[Stored items from a collection]
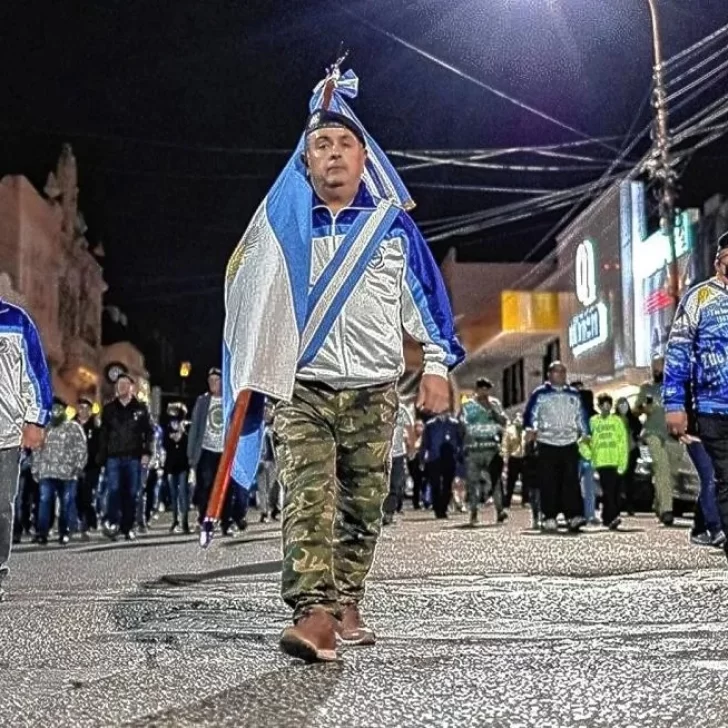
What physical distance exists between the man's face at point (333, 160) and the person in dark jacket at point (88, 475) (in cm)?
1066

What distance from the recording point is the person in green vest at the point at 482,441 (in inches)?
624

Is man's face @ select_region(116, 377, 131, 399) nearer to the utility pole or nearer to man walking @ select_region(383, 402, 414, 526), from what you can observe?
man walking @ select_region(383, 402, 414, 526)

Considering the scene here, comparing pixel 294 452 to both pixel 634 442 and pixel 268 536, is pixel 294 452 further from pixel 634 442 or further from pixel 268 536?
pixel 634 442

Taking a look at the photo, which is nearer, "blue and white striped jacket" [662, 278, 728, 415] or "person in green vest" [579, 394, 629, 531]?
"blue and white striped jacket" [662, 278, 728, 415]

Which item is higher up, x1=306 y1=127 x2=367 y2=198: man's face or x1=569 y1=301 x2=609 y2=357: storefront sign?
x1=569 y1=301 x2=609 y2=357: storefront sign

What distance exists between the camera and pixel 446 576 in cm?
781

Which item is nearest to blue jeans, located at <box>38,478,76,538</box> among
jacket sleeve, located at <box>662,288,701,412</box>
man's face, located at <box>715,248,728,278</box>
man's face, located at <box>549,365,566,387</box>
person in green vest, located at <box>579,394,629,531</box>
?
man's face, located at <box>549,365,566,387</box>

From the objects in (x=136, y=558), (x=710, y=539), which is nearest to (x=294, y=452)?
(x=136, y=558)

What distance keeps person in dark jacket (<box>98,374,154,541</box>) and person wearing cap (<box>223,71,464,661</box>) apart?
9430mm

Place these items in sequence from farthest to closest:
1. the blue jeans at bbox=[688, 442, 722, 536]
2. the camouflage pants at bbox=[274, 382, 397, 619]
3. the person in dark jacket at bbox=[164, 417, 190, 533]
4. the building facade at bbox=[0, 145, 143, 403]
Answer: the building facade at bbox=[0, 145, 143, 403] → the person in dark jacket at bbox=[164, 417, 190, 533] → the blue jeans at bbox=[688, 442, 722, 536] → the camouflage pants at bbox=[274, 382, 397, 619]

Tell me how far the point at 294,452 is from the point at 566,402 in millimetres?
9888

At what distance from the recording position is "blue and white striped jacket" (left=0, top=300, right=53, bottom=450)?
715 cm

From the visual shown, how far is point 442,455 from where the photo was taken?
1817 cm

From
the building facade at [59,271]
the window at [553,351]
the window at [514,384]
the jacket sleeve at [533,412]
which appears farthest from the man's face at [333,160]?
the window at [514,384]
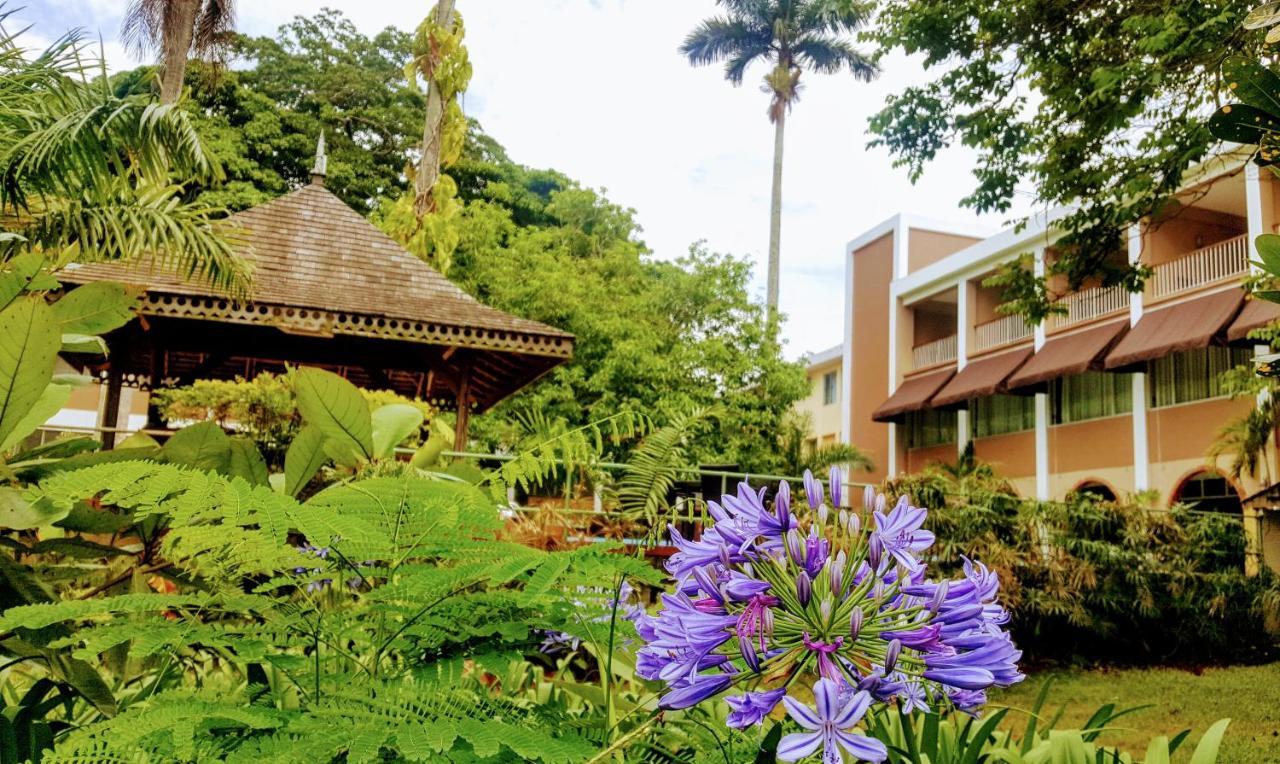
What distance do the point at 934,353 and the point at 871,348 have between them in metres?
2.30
--
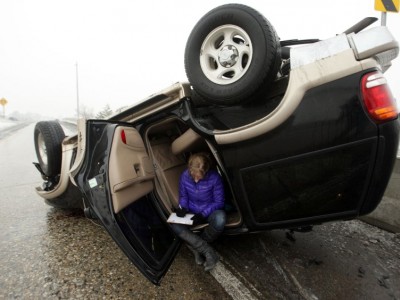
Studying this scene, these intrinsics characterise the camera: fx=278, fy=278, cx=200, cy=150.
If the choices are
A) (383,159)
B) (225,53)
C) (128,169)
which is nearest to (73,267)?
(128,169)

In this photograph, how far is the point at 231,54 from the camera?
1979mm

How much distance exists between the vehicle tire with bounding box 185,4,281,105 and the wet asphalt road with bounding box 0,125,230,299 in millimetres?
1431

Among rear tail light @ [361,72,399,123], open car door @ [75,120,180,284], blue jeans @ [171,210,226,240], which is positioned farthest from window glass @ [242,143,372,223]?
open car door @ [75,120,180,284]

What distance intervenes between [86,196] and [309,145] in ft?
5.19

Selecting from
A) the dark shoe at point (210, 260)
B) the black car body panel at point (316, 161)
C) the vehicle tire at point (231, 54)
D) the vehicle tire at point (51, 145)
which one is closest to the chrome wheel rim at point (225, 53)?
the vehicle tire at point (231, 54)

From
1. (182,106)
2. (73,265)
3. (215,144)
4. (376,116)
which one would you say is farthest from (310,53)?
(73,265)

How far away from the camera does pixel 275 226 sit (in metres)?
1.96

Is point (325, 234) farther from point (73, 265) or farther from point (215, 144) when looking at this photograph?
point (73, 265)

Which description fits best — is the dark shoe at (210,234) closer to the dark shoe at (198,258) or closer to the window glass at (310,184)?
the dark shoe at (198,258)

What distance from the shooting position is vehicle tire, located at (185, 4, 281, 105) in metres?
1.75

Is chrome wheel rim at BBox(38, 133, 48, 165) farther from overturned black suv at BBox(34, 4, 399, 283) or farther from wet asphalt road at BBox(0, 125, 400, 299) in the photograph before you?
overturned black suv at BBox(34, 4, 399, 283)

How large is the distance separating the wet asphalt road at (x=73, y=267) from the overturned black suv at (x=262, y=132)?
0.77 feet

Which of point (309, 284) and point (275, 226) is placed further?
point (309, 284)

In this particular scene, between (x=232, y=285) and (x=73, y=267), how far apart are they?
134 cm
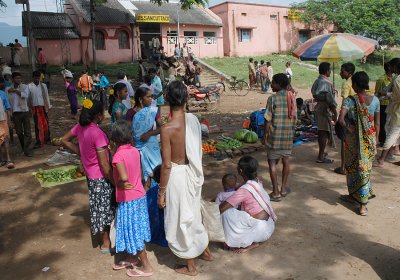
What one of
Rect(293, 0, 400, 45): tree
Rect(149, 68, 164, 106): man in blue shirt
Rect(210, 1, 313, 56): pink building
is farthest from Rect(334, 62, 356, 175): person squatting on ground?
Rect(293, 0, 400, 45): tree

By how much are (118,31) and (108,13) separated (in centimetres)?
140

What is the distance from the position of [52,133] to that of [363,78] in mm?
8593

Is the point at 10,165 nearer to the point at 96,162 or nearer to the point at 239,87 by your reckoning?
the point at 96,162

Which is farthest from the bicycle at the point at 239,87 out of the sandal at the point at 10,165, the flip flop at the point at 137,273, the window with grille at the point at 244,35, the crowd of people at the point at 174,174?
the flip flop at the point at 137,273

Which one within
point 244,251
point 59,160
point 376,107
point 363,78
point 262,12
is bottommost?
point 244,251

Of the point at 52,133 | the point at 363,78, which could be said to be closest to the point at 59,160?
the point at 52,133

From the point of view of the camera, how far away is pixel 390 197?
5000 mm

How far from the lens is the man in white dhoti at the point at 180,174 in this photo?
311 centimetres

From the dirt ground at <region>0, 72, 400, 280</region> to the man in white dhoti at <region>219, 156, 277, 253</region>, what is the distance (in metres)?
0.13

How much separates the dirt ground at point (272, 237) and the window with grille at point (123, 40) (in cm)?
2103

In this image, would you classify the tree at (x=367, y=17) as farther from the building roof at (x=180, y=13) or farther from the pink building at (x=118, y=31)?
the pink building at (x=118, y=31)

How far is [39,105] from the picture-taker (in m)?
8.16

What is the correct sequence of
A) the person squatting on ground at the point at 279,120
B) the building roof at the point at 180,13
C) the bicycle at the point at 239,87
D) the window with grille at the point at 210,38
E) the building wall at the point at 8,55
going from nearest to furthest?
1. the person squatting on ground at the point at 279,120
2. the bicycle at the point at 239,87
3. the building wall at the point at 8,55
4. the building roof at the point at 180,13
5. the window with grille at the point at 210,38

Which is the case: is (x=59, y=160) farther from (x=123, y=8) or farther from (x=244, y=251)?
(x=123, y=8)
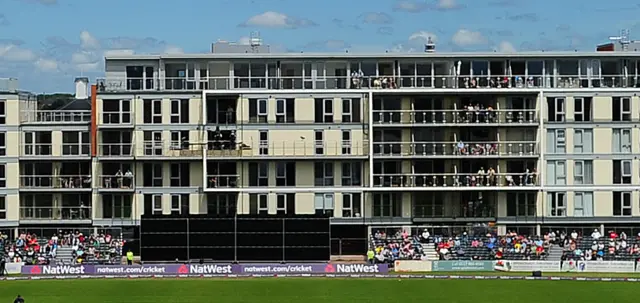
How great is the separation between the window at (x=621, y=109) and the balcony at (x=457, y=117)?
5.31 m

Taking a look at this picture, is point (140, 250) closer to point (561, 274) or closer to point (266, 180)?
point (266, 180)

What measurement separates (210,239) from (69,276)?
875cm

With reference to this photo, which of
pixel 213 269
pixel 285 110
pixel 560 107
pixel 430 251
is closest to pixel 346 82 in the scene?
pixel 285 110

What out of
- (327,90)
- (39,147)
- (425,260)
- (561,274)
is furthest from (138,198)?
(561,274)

**Required task**
List every line in the items above that contains the word "centimetres".

**Output**
By how much are (118,31) and (108,13) separated (in centimetres)?
311 centimetres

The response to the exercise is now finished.